At the age of 13, the High Guardsman Daraben was the only Master that Milentus could not defeat in a one-on-one fight. The priests and guards both had become fearful of the beast they had created. Not only could he fight like a demon, using a new self-developed technique in every fight, but there were occasions that small bits of heresy escaped his young lips. Here was a boy, they knew, who thought for himself, not for the good of the monastery. Talk of his demise began to arise once again, but the High Guardsman, feeling sympathy for the child who was the only monk to give him any challenge, came up with a plan. It was time to start sending him into the field, to join the crusade in the name of Lord Lingh.
And thus it began. This was to be the most torturous grief Milentus would endure in his years at the monastery, to kill in the name of a false deity. In his first missions, he was ordered to kill stragglers who came to town making jokes about the rigidness of the city, and the way the Duke so obviously bent to the will of the High Priest. These men had been fighters, so it had been easy to pick a fight and pretend he did what he did for the sake of the challenge. But the third mission, just a year later, had not been much of a challenge at all, and that fact weighed heavily on his conscience. He had told his master that he did not enjoy killing the defenseless, but it had only made things worse. Just a year later, to curb his conscience, they decided to make him face his duties head-on. His next assignment had been to kill a peasant, at which he had failed. And again he failed when he was ordered to kill the Duke’s 10 year old son.
It was with this that his thoughts came back to the present – the mission at hand. He knew that if he failed this time, that he would be relieved of his place at the monastery. His training would end, his cause would end, and his life would end. But this was a mission he knew he could not complete.

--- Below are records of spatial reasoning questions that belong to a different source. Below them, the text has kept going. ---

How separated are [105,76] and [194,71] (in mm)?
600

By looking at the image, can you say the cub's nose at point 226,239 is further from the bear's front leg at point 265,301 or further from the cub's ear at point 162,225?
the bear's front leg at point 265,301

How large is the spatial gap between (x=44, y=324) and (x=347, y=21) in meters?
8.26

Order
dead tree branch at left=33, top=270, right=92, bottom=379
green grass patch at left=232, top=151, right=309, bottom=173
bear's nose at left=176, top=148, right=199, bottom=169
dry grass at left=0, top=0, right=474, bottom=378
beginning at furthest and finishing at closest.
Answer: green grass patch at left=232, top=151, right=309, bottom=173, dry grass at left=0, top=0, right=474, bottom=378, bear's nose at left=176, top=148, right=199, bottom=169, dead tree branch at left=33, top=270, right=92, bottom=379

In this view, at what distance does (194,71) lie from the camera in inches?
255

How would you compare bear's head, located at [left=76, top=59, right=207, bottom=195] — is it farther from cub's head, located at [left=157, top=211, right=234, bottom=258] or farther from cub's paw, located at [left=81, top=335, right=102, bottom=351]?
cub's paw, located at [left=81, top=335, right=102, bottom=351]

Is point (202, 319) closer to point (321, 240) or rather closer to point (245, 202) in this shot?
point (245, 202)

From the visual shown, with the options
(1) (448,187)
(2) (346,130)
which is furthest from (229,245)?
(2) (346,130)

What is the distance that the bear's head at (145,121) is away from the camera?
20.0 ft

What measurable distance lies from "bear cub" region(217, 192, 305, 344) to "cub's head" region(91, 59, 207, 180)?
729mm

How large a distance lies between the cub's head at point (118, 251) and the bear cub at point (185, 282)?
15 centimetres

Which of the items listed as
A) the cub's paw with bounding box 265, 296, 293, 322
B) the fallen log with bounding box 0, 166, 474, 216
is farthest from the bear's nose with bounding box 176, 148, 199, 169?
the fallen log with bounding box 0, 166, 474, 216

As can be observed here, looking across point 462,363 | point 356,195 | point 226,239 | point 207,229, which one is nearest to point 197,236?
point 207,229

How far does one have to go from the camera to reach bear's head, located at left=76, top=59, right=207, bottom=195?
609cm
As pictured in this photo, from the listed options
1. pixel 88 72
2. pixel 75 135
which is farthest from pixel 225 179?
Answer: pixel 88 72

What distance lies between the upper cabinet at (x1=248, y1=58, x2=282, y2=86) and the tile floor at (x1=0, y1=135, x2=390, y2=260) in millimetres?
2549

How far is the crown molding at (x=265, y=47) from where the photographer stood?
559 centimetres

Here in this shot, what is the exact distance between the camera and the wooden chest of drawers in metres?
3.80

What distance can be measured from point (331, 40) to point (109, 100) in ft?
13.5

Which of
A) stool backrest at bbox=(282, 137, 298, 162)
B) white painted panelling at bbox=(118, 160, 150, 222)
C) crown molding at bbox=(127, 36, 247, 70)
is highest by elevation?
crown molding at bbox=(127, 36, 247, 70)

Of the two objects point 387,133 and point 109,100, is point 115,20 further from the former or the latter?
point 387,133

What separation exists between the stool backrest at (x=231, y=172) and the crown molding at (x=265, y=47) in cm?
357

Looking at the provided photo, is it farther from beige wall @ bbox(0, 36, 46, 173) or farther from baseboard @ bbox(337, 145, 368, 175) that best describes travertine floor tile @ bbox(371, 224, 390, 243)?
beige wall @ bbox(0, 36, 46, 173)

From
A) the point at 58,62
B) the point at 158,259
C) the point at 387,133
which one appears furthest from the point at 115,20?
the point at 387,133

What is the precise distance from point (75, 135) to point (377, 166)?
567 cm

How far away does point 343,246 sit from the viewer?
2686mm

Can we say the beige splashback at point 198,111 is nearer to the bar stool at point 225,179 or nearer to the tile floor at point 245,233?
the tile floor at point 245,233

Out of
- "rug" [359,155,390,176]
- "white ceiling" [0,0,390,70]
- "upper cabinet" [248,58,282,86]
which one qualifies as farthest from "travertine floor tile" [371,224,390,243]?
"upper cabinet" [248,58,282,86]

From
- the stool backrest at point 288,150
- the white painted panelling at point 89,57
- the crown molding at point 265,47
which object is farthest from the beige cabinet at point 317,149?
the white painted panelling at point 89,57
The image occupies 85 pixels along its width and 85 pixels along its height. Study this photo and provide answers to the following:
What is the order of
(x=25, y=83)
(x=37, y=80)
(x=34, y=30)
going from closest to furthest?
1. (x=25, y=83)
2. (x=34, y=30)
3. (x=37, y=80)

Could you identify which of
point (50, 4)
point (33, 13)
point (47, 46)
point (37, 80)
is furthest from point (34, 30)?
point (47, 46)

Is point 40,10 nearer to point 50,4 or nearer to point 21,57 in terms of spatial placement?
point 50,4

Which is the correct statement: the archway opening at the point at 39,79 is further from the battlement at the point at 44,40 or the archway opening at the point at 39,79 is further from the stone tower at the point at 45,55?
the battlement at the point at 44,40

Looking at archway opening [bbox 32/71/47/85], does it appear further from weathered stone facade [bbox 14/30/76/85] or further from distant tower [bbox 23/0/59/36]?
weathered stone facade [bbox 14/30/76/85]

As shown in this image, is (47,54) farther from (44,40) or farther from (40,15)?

He had been ordered to infiltrate the heavily guarded estate of the Noble Barrikan, get into the bedroom on the top floor, and stab the Noble’s pregnant wife in the stomach. For whatever distorted political reason the High Priest had ordained it, they viewed the child in the Lady’s stomach as a threat… and all threats must be destroyed.
For the first time in his life, he could not decide on a course of action. If he failed the mission, then all of these years of training were for nothing. He knew he was not ready to defeat the monastery. They would kill him, and they would enjoy it. Not only that, but they would believe themselves justified, thereby only strengthening their religious convictions. He would become an example to the people of what happens to the unholy. However, if he committed this crime, then everything he stood for would become as nothing, just vapors in the wind. Years of training turned meaningless, and the conviction lost to defeat the monastery… for if this were done, he would be no better than the priests.
There was only one thing he could do, it occurred to him, as painful as it was to admit. He had to run and hope he was not caught. If he escaped with his life, then he could train elsewhere, fighting real opponents… giving and accepting real challenges. He could brave real adventures, and make real friends.
And when he was ready, he would come back.